The security implications are minimal here. We store the nonsense length
("serverlen") as an int, so on a 64-bit system it may effectively be
anything (it is zero minus a 64-bit heap pointer, then truncated to
32-bits and stuffed into a signed value). When we feed that length to
strbuf_add(), it is cast into a size_t and one of four things will
happen:
1. If serverlen was negative, it will turn into a very large positive
value and strbuf_add() will fail to allocate, ending the program.
Ditto if serverlen was positive but just very large.
This doesn't really get an attacker anything; the victim will just
fail to clone their evil repo.
2. If serverlen was small enough, we'll successfully extend the target
strbuf, and then copy an arbitrary set of bytes from "base". And
then one of these is true:
a. That set of bytes is much larger than the length of the "base"
string. This is an out-of-bounds read, but there's no
out-of-bounds write, since the strbuf code both allocates and
copies using the same size_t. This is likely to cause a
segfault as we try to read unmapped pages of memory.

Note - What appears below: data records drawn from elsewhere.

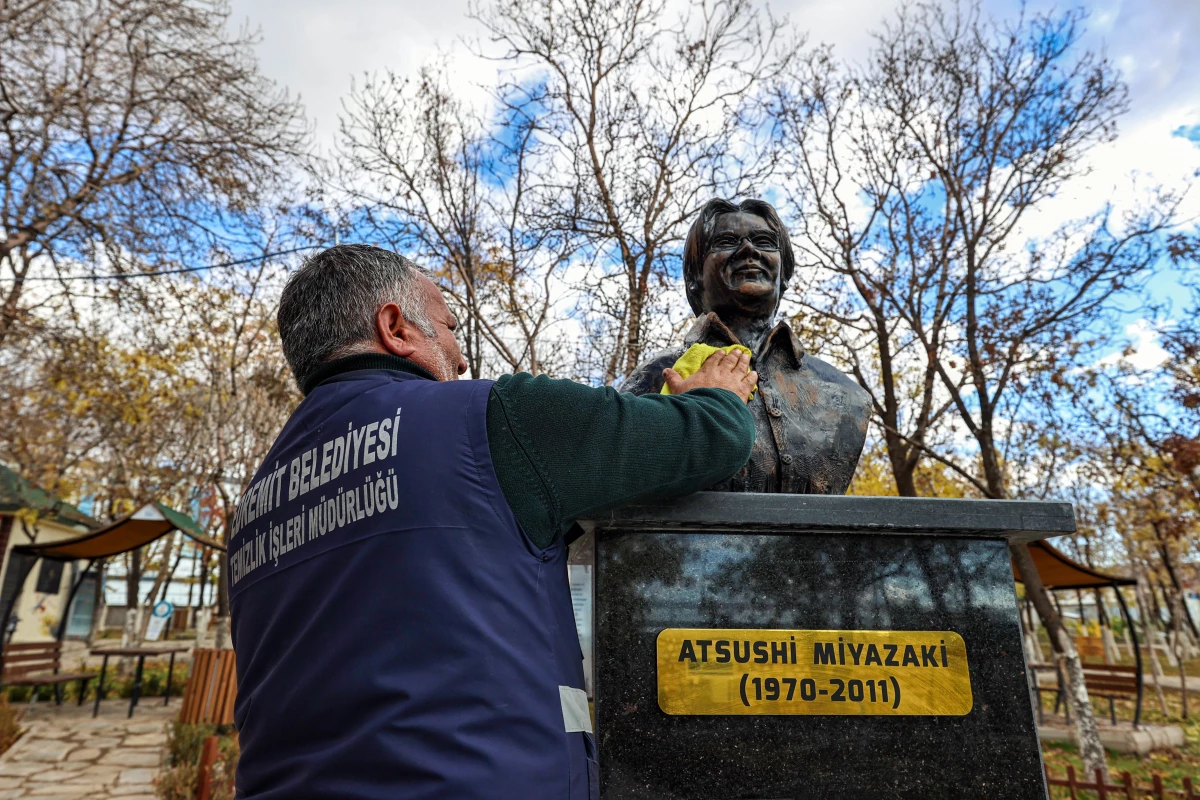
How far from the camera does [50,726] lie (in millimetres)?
10297

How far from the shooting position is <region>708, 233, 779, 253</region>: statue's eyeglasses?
245 cm

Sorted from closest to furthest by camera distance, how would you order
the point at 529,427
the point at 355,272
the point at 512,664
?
the point at 512,664, the point at 529,427, the point at 355,272

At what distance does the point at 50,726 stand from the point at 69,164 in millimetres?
7201

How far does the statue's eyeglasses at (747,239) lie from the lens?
2451 mm

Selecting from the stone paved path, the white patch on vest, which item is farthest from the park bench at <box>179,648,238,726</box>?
the white patch on vest

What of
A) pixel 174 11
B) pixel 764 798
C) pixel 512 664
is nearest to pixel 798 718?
pixel 764 798

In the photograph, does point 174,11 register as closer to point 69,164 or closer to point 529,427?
point 69,164

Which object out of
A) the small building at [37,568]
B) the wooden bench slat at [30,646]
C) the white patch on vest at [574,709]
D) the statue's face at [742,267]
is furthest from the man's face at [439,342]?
the wooden bench slat at [30,646]

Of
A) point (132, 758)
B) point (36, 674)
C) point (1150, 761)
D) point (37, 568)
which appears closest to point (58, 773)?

b. Like (2a), but if the set of bytes is small enough we might
not segfault. We might read random memory from the process and
copy it into the "target" strbuf.
What happens then? We know that "base" ends with a NUL
terminator, which will be copied into "target" as well. So
even though target.len might be 1000 bytes (or whatever), when
interpreted as a NUL-terminated string, target.buf is still
the exact same string as "base".
And that's all we ever do with target: pass it around as a C
string, and then eventually strbuf_detach() it to become a C
string. So even though there was arbitrary memory copied into
the strbuf, we never access it.
c. The other interesting case is when serverlen is actually
_shorter_ than the length of base. And there we truncate the
string. Probably in a way that makes it totally invalid, but
if you were very unlucky you could turn something like:
http://victim.com.evil.domain:8000
into:
http://victim.com
Which looks like the start of a redirect attack, except that
the attacker could just have written "http://victim.com" in
the first place! Either way we feed it to
is_alternate_allowed(), which is where we check redirect and
protocol rules.
I think we can just treat this like a regular bug.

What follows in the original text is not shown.